Actually I think JBoss RestEasy has the lightest footprint, it's not bloated with unnecessary *.jars, flexible, fully certified JAX-RS implementation, complete and its ease of use is beyond comparison.
Some eluded, that a GET request should not expect a Content_Type on the request, (And I agree), but with a every GET request one must indicate what you intend on sending back to the requestor? Right! (will it be JSON, XML, plain text, XML and a sheetsheet, multi-part, etc). Well RestEasy, JBoss's framework addresses this with annotation as shown below, and configurable per URL REST request. Therefore, therein is your answer
#GET
#Path("/echo/{message}")
#Produces("text/plain")
public String echo(#PathParam("message")String message){
return message;
}
#GET
#Path("/employees")
#Produces("application/xml")
#Stylesheet(type="text/css", href="${basepath}foo.xsl")
public List<Employee> listEmployees(){
return new ArrayList<Employee>(employees.values());
}
#GET
#Path("/employee/{employeeid}")
#Produces("application/xml")
public Employee getEmployee(#PathParam("employeeid")String employeeId){
return employees.get(employeeId);
}
#GET
#Path("/json/employees/")
**#Produces("application/json")**
public List<Employee> listEmployeesJSON(){
return new ArrayList<Employee>(employees.values());
}
a GET request must not have a body, and an application must not expet a Content-Type header.
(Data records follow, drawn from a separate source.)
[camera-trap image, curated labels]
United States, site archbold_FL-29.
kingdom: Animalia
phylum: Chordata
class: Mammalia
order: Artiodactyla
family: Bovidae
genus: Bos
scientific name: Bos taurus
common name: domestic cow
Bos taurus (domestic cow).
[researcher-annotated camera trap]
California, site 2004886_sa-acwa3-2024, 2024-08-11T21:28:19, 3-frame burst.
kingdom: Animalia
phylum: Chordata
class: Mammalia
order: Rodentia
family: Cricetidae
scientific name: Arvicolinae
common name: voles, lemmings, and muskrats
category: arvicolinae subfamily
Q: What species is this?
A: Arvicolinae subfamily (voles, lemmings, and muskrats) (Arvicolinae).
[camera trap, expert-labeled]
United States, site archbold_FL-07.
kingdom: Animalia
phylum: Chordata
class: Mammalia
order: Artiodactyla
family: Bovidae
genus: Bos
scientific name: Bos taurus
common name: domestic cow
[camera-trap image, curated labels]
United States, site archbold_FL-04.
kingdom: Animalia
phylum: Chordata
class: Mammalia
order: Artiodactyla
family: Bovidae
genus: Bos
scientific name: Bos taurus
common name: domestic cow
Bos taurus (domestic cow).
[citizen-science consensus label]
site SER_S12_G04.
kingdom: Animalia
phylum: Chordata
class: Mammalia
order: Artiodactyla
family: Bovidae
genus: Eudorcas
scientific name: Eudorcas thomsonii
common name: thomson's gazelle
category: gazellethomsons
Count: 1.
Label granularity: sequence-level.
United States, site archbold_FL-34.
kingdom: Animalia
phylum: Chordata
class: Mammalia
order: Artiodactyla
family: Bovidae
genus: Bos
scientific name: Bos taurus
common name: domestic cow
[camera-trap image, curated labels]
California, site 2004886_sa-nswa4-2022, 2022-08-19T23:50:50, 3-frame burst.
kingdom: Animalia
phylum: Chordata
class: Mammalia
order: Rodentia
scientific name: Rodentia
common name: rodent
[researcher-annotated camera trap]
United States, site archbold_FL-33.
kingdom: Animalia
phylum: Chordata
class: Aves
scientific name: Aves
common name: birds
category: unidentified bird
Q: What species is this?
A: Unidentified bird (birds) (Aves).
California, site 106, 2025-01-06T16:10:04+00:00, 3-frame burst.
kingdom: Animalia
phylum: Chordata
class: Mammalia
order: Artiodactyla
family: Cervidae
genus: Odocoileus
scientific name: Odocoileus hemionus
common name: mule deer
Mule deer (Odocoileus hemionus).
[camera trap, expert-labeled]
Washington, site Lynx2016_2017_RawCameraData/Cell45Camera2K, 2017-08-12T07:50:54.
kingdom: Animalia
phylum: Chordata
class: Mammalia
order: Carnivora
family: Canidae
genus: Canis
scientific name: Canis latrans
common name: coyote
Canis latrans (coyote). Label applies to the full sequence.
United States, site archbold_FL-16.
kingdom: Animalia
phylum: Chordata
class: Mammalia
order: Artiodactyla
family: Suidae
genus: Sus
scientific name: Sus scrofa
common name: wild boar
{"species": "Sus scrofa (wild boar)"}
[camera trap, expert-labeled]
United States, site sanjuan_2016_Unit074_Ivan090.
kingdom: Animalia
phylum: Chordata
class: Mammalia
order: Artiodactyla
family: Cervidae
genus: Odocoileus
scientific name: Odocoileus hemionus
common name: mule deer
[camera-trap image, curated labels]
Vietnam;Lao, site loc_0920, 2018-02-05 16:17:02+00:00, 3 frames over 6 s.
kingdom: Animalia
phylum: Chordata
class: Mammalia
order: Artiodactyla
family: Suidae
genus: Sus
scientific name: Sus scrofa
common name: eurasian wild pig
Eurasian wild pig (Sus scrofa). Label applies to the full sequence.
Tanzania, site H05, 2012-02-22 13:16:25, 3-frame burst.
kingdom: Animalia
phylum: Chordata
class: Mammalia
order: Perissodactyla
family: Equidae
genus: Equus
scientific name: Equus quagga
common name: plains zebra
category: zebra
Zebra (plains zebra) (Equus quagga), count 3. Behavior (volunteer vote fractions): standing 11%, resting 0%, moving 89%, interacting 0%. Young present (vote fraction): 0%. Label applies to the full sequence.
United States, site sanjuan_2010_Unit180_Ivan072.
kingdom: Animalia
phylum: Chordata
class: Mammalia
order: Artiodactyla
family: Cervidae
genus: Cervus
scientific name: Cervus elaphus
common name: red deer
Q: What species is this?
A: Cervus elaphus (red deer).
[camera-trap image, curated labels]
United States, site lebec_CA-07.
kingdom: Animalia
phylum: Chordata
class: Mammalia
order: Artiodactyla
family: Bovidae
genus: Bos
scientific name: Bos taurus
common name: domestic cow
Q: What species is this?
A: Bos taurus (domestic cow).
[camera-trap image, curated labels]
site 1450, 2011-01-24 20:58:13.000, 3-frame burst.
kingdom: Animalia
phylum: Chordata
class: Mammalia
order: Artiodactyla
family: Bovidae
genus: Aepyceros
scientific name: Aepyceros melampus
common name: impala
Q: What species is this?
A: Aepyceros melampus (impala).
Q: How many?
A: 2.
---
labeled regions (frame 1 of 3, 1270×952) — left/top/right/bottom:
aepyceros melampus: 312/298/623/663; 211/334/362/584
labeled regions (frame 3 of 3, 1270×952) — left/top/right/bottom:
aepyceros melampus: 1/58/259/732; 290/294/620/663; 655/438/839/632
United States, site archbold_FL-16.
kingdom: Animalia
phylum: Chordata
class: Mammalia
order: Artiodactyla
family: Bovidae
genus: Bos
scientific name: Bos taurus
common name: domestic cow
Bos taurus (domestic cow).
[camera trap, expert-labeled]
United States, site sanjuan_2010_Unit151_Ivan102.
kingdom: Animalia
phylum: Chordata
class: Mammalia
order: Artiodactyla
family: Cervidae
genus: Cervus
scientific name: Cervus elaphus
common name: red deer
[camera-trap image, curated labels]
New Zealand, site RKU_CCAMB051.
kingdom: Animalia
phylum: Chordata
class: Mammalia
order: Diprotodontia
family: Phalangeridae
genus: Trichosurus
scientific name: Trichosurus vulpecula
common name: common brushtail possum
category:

If this is a bug of RestEASY, it makes one wonder how many people really are using the software.
EDIT
RFC2616 $4.3
A message-body MUST NOT be included in
a request if the specification of the
request method (section 5.1.1) does
not allow sending an entity-body in
requests.
A server SHOULD read and forward a
message-body on any request; if the
request method does not include
defined semantics for an entity-body,
then the message-body SHOULD be
ignored when handling the request.
The GET method does not "does not allow sending an entity-body in request" therefore a GET request COULD have a body. But GET "does not include defined semantics for an entity-body" therefore the body should be ignored anyway.
In any case, RestEASY should not have required the presence of Content-Type in a GET request.